__ACTION ITEM__. What does the passage on HIV/AIDS below say from "In 2004, I began" to "it does here."? Extract that stretch word for word.

__READING TEXT__.
= = =

In 2004, I began to develop a heart for those suffering from HIV/AIDS. I am reminded of that fact in two ways today. I am thinking of some teenagers at Hope for Life- Kenya who are AIDS orphans and I am wondering if they all had the funds to start school this fall as school started for them, as it does here.

hish school students at Hope for Life

What would it be like to not have parents who can support you as you head into your teens… and your future… with no means to go to high school? The fees are high, but all these kids have tested well and qualify. These kids know what that insecurity is like. My heart breaks for those who have such an unsure future. We can do something to help. Are you able to help one of these kids?

The other reminder about how God developed my heart for those affected by AIDS in Africa comes from my dear friend and former boss at Willow Creek, Steve Haas published a piece for World Vision, where he now works as Chief Catalyst. He traces his own journey with AIDS in sub-Sahara Africa. In the early years of this millenium when mission agencies and relief organizations were first waking up to the pandemic that was infecting and affecting about 30% of all folks in sub-Sahara Africa, the church in America was barely awake. In the next eleven years, that fact changed. And the face of AIDS is changing every day. There is so much more hope.

Steve puts it this way.

Rather than attempting to charge up the mountain of Christian ignorance and stigma head-on, a sure recipe for short discussions and abbreviated advocacy engagement, we plotted a course that took the Church on a journey: passing along the story of the AIDS affected and infected children and the young families we serve. In private conversations and public presentations, and with aggressive invitations we opened up the Scripture to what has always been our call to reach out to the vulnerable and in solidarity place ourselves underneath their burden. –

Reading this article made me recall how hard it was for me, a new missions pastor at Wheaton Bible Church, to take on this challenge. We started down the information track by telling our church the facts and people listened and God opened their hearts.

= = =

__RECORD SET__.
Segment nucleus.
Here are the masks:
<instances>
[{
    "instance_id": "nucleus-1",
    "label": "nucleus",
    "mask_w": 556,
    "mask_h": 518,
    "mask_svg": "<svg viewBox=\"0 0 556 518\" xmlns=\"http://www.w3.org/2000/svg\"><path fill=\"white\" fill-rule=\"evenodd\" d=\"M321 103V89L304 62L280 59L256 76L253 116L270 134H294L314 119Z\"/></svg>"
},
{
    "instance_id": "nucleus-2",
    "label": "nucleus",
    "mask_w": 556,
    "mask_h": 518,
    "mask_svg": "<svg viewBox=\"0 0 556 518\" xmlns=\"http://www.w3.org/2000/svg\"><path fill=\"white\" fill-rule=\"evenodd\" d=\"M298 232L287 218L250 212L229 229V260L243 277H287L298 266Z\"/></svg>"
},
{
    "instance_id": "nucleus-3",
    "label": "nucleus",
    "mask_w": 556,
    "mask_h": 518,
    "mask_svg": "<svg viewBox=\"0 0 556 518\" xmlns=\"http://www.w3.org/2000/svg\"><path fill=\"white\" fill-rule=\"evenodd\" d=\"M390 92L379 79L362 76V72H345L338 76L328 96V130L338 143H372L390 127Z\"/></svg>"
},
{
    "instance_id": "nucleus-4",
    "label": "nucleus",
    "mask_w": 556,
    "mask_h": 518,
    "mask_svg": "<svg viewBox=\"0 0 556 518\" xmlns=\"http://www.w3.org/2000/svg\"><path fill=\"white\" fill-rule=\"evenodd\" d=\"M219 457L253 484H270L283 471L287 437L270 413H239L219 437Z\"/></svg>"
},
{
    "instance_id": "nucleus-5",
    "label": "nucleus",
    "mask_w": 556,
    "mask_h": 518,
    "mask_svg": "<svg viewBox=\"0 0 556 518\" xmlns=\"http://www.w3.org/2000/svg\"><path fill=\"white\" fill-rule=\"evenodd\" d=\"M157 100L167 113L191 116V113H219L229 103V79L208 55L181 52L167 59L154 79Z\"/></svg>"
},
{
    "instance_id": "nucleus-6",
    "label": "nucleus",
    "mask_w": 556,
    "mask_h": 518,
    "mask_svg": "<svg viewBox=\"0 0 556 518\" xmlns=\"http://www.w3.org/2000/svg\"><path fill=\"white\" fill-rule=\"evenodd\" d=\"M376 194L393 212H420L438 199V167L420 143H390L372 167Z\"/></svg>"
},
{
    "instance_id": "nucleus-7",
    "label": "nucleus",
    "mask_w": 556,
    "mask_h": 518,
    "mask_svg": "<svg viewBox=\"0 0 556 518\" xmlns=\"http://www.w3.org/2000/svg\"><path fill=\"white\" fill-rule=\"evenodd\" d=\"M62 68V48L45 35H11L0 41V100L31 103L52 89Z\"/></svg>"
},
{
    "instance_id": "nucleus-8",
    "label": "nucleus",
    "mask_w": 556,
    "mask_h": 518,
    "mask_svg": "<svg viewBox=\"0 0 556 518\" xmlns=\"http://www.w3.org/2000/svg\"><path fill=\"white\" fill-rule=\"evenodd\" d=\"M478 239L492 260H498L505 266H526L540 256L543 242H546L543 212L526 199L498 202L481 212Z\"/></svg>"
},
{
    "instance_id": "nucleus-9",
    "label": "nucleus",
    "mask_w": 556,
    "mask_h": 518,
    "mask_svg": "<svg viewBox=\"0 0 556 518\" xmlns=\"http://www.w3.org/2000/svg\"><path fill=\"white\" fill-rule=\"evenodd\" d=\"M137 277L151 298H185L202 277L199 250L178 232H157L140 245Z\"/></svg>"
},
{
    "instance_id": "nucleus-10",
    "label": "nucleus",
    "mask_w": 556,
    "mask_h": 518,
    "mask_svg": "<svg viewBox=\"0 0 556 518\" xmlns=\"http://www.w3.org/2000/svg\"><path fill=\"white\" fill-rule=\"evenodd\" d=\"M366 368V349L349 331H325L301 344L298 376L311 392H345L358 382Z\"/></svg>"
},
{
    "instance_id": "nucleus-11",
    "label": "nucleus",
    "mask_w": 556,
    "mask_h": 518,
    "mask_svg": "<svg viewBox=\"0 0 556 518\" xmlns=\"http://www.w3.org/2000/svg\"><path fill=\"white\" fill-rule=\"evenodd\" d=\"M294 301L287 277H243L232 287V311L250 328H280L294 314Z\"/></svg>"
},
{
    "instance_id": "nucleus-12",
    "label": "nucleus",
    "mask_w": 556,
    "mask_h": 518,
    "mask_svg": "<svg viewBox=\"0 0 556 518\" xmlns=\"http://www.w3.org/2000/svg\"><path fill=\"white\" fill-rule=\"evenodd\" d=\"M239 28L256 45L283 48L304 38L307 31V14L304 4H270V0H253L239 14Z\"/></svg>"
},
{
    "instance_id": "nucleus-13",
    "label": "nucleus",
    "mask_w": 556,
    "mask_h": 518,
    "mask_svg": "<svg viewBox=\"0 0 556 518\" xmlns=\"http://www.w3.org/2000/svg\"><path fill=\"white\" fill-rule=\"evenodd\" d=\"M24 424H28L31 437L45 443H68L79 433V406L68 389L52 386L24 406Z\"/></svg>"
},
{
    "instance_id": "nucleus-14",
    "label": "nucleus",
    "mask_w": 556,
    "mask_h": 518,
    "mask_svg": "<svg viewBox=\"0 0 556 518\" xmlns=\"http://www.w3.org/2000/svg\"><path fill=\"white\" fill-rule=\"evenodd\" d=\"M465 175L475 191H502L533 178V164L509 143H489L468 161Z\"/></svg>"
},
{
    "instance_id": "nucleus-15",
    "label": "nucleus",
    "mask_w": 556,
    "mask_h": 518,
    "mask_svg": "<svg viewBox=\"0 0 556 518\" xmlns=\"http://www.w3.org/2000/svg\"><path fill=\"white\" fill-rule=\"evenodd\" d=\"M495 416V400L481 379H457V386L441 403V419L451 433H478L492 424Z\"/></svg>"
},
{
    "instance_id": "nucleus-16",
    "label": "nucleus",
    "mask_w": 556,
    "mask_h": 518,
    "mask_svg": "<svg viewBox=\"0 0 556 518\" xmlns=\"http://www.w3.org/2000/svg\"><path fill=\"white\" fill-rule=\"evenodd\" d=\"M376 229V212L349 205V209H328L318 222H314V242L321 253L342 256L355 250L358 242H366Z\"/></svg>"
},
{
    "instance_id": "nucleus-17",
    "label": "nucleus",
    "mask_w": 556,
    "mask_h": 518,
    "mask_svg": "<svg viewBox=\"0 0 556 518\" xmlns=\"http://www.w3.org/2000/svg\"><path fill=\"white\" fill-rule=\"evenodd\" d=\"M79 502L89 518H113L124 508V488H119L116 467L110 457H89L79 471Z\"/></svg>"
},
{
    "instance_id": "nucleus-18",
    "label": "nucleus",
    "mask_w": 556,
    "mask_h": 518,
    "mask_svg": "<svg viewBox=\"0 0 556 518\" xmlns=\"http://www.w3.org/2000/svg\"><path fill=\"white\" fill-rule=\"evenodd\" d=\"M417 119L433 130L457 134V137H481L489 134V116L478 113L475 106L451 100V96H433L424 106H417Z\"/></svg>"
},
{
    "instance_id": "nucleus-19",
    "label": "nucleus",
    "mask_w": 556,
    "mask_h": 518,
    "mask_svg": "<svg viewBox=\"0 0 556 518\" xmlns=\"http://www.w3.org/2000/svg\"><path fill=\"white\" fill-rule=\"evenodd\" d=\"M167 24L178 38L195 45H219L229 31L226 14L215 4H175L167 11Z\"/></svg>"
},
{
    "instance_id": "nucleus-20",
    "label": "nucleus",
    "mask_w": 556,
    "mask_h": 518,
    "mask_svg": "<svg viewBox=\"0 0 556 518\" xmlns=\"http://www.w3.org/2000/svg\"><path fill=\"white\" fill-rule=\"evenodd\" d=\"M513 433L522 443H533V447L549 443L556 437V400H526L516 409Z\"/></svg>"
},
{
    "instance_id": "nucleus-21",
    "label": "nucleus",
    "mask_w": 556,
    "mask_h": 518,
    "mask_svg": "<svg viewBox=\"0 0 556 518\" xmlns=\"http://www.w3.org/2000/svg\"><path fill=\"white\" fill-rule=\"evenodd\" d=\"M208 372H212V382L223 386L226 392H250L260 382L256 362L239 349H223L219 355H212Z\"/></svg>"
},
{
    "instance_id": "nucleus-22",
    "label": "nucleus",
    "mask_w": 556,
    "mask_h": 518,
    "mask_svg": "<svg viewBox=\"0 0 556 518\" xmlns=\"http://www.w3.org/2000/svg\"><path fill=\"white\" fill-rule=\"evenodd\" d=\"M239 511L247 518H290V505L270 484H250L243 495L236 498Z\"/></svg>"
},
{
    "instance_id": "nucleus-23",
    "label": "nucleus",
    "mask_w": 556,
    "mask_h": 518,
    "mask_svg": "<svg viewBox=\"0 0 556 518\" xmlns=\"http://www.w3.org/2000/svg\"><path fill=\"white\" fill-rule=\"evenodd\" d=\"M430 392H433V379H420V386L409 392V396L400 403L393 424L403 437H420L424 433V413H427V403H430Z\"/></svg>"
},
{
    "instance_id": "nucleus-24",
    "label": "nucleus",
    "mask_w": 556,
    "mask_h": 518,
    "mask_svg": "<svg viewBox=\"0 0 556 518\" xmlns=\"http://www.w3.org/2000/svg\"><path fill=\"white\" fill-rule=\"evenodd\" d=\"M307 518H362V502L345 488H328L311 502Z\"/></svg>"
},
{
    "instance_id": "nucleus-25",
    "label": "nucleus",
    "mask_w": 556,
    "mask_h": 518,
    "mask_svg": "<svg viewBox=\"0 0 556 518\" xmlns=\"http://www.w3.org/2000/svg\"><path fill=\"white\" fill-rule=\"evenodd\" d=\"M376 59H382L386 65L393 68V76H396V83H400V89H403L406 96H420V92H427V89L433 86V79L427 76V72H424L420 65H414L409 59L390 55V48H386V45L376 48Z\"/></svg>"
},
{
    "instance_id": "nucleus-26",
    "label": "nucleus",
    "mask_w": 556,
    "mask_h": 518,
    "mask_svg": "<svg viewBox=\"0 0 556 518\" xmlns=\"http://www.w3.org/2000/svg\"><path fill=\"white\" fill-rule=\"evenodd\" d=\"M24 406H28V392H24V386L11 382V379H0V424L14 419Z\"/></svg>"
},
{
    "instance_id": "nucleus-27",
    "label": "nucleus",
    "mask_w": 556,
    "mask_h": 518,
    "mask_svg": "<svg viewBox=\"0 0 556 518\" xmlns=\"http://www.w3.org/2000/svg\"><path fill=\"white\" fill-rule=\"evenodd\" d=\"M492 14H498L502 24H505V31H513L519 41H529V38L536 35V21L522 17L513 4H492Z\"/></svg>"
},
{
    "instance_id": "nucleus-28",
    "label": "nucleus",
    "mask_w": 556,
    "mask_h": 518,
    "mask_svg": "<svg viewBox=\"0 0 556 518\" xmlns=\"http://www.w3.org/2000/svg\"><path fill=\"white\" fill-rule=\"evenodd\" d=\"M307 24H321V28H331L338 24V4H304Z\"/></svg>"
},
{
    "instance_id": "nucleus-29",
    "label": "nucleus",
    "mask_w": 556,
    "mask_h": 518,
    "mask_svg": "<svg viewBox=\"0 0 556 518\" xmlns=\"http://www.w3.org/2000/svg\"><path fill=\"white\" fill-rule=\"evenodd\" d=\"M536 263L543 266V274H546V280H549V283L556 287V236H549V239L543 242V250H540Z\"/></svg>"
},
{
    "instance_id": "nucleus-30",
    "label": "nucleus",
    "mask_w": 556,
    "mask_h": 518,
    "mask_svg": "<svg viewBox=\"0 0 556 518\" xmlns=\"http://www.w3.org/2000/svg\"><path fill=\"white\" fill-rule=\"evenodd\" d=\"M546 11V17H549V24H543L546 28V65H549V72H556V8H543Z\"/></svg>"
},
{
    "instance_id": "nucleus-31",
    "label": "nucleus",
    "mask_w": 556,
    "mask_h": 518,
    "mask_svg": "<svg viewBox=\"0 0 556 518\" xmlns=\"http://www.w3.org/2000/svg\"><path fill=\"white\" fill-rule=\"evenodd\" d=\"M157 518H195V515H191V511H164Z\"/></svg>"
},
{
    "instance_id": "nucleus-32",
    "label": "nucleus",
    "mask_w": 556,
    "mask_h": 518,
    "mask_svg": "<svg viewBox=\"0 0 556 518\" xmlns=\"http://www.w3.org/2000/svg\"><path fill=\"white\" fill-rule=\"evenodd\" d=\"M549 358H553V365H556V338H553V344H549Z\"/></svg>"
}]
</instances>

= = =

__EXERCISE SOLUTION__.
In 2004, I began to develop a heart for those suffering from HIV/AIDS. I am reminded of that fact in two ways today. I am thinking of some teenagers at Hope for Life- Kenya who are AIDS orphans and I am wondering if they all had the funds to start school this fall as school started for them, as it does here.